▶ _DOCUMENT EXCERPT_
=== Section Start ===

CONTAINED within the multiple rooms of the Museum is a fascinating array of items, including old military uniforms, an extensive model plane collection, an armoured vehicle, and an American flag once flown on the USS Missouri – the ship upon which the Japanese Instrument of Surrender was signed in 1945, bringing an end to WW2.

The public have been most keen to donate military wares over the years, resulting in a broad and sizeable assortment of items, to the point where volunteers are struggling to place things.

“The collection’s grown… and it’s grown to a state now where we’re becoming very select as to what we actually accept,” Mr Ester said.

“At one stage, people were dumping stuff here like an op shop, so now we’re a bit more selective as what we take, because we’re running out of room.

“But if it’s something that’s really good and it’s related to the local area, we’ll accept it.”

Local history is certainly well-represented, with the Air Force room boasting a number of items pertaining to RAAF Base East Sale.

=== Section End ===

▶ _EXTRACTED ENTRIES_
=== Section Start ===

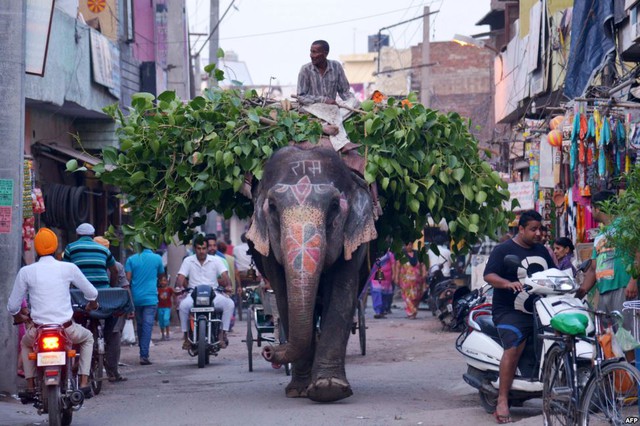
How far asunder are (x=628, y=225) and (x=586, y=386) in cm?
209

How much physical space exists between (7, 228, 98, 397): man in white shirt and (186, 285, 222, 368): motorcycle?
5.12 meters

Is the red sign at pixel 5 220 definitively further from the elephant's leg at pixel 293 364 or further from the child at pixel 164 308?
the child at pixel 164 308

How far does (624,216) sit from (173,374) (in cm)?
717

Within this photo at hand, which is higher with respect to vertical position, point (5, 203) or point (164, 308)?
point (5, 203)

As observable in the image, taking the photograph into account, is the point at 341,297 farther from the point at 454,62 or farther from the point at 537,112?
the point at 454,62

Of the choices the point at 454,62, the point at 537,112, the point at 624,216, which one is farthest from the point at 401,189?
the point at 454,62

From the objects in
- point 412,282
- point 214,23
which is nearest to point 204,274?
point 412,282

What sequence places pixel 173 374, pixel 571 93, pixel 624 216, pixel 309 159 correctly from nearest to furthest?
1. pixel 624 216
2. pixel 309 159
3. pixel 173 374
4. pixel 571 93

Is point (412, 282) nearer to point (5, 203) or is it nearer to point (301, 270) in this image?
point (5, 203)

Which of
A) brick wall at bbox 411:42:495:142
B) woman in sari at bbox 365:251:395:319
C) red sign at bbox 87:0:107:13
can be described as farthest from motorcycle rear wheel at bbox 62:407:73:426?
brick wall at bbox 411:42:495:142

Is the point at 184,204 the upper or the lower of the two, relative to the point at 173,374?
upper

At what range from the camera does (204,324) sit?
15.1 metres

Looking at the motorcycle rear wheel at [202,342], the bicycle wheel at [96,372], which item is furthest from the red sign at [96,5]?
the bicycle wheel at [96,372]

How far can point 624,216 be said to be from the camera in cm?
912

=== Section End ===

▶ _PROBLEMS TO WORK ON_
**a)** Translate this sentence from the museum article into Spanish: "But if it's something that's really good and it's related to the local area, we'll accept it."
**b)** Please explain in one to three sentences why, according to the museum article, the museum has become more selective about the items it accepts.
**c)** In the museum article, which base do some of the items in the Air Force room relate to?

▶ _TASK-BY-TASK OUTPUTS_
**a)** "Pero si es algo que es realmente bueno y está relacionado con la zona local, lo aceptaremos."

**b)** The public has donated so many military items over the years that the collection has grown very large. People were once leaving things there as if it were an op shop, and the museum is now running out of room.

**c)** RAAF Base East Sale.